Как был, в трусах, я выхожу в туманный простор. Зверь снова взвыл, вой бессмысленный и низкий, будто из-за стены, за которой можно спрятаться. Наверняка зверь ранен. Звук, в который можно войти, издают только от боли.
Я оглядываю скошенные поля, дымка плывет над тусклой бурой землей. Ничего. Наверное, звук доносится с соседней фермы. Я иду, влажность усилилась, виски зачесались от капель свежего пота.

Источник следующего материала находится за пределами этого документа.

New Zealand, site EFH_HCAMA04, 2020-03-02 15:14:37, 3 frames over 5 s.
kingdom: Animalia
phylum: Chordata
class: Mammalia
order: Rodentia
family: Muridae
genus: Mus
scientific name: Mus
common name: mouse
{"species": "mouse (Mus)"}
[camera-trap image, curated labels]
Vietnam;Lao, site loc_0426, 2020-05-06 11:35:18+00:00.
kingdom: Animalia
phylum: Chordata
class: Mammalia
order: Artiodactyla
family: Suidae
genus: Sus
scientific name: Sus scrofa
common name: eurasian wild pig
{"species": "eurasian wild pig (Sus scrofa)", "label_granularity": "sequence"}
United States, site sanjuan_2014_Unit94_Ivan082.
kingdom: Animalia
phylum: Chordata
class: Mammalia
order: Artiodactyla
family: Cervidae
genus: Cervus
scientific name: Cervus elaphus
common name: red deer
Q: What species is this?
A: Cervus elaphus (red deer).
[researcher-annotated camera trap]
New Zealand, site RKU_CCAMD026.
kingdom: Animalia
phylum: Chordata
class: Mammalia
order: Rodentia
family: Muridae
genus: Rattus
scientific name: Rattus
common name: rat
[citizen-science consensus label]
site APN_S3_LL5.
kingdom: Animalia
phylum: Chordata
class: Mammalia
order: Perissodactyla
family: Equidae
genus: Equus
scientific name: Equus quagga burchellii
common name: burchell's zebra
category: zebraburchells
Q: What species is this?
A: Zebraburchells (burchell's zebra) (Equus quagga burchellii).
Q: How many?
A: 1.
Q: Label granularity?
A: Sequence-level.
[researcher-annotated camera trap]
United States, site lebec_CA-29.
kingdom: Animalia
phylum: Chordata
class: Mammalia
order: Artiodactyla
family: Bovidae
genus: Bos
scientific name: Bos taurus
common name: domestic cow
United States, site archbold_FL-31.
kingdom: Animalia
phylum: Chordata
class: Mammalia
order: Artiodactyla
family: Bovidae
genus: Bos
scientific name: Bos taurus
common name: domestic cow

На соседнем поле, куда ни глянь, колосится нескошенный густо-зеленый табак; через неделю его уберут — он вырос выше обычного, чуть прикрывает мне голову. Вон дуб, о который мы разобьем «шевроле» через две недели. Сверчкам еще предстоит отбросить лапы, они распиливают густой воздух, пока я ухожу все дальше и останавливаюсь всякий раз, когда заслышу под собой громкое и ясное стрекотание.
Прошлой ночью мы лежали и дышали под кровельными балками, губы болели от поцелуев. Между нами покоилась темнота, и я задал Тревору тот же вопрос, какой за неделю до того мне задала Лан:
— Ты никогда не задумывался, почему буйволы на канале «Дискавери» это делают? Ну, зачем срываются с обрыва?
Он повернулся, усики пощекотали мое плечо.
— Какие буйволы?
— Ну, буйволы, они все время бегут и падают с обрыва вслед за теми, кто впереди. Как думаешь, может кто-нибудь из них остановиться или развернуться?
Загорелая от работы на солнце рука Тревора лежала на животе и казалась почти черной.